When Brashear and his wife moved into their house, on 23rd Street between Sixth and Seventh avenues, in 2004, he said, “We’d get a family of maybe two or three in the backyard occasionally who would dig in the backyard, maybe steal a tomato.”

Now, however, he said, “This summer, there’s a minimum of four or five at a time. Once there was eight at once behind our shed. We spend about a thousand dollars to trap four raccoons and to repair the damage to our yard. I can say that was cheap because the trapper was a really nice guy – it should have been two or three [thousand].”

Asked why there are so many raccoons, Brashear mentioned an unusual culprit – development. When he moved in, many of the houses had driveways that were open to the street, so the animals moved in and out. With the building of new low-rise, attached condos in the area, he added, “every house is connected – they’re [the raccoons] trapped in the back yard.”

That Brooklyn Attitude

Moreover, Brooklyn’s raccoons have that “Brooklyn attitude” — they’re bolder than the rural variety. “Where I come from, in Ohio, you’d see a raccoon, they’d notice you and they’d run away. Here, when I moved in, the neighbors warned that they’re not afraid.”

Since the Brooklyn areas where raccoons are found are close to Green-Wood Cemetery and Prospect Park, a casual observer might think that the animals might come from there and only “visit” human habitats for food.

Not so, says Brashear. “I live across the street from the cemetery,” he says, “and I’ve never seen one come from there to forage in the backyards.” Rather, he says, a raccoon might go from a backyard into the cemetery — and then come back.

Raccoons have also been noted in Park Slope, Prospect Heights and Sunset Park. Recently, headlines were made when a raccoon invaded a Park Slope brownstone, only to die of suffocation after getting into a kitchen drawer and not knowing how to get out.

“The deceased critter’s friends must not have gotten the message,” said the Huffington Post, “as two additional raccoons recently tried to break into the very same brownstone.”

== GIVEN INFORMATION ==
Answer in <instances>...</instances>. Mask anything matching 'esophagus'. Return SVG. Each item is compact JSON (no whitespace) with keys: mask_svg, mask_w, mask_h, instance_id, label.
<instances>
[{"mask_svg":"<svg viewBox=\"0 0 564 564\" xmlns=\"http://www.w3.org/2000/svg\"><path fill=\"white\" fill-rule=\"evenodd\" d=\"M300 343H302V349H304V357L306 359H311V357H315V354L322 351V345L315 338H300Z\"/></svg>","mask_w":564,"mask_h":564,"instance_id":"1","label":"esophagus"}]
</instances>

== GIVEN EXERCISE 1 ==
Translate this sentence from the raccoon article into Spanish: "Raccoons have also been noted in Park Slope, Prospect Heights and Sunset Park."
== GIVEN EXERCISE 2 ==
Rewrite everything in the raccoon article from "Asked why there" down to "habitats for food.", swapping "bolder" for "braver".

== FINAL RESULT 1 ==
También se han observado mapaches en Park Slope, Prospect Heights y Sunset Park.

== FINAL RESULT 2 ==
Asked why there are so many raccoons, Brashear mentioned an unusual culprit – development. When he moved in, many of the houses had driveways that were open to the street, so the animals moved in and out. With the building of new low-rise, attached condos in the area, he added, “every house is connected – they’re [the raccoons] trapped in the back yard.”

That Brooklyn Attitude

Moreover, Brooklyn’s raccoons have that “Brooklyn attitude” — they’re braver than the rural variety. “Where I come from, in Ohio, you’d see a raccoon, they’d notice you and they’d run away. Here, when I moved in, the neighbors warned that they’re not afraid.”

Since the Brooklyn areas where raccoons are found are close to Green-Wood Cemetery and Prospect Park, a casual observer might think that the animals might come from there and only “visit” human habitats for food.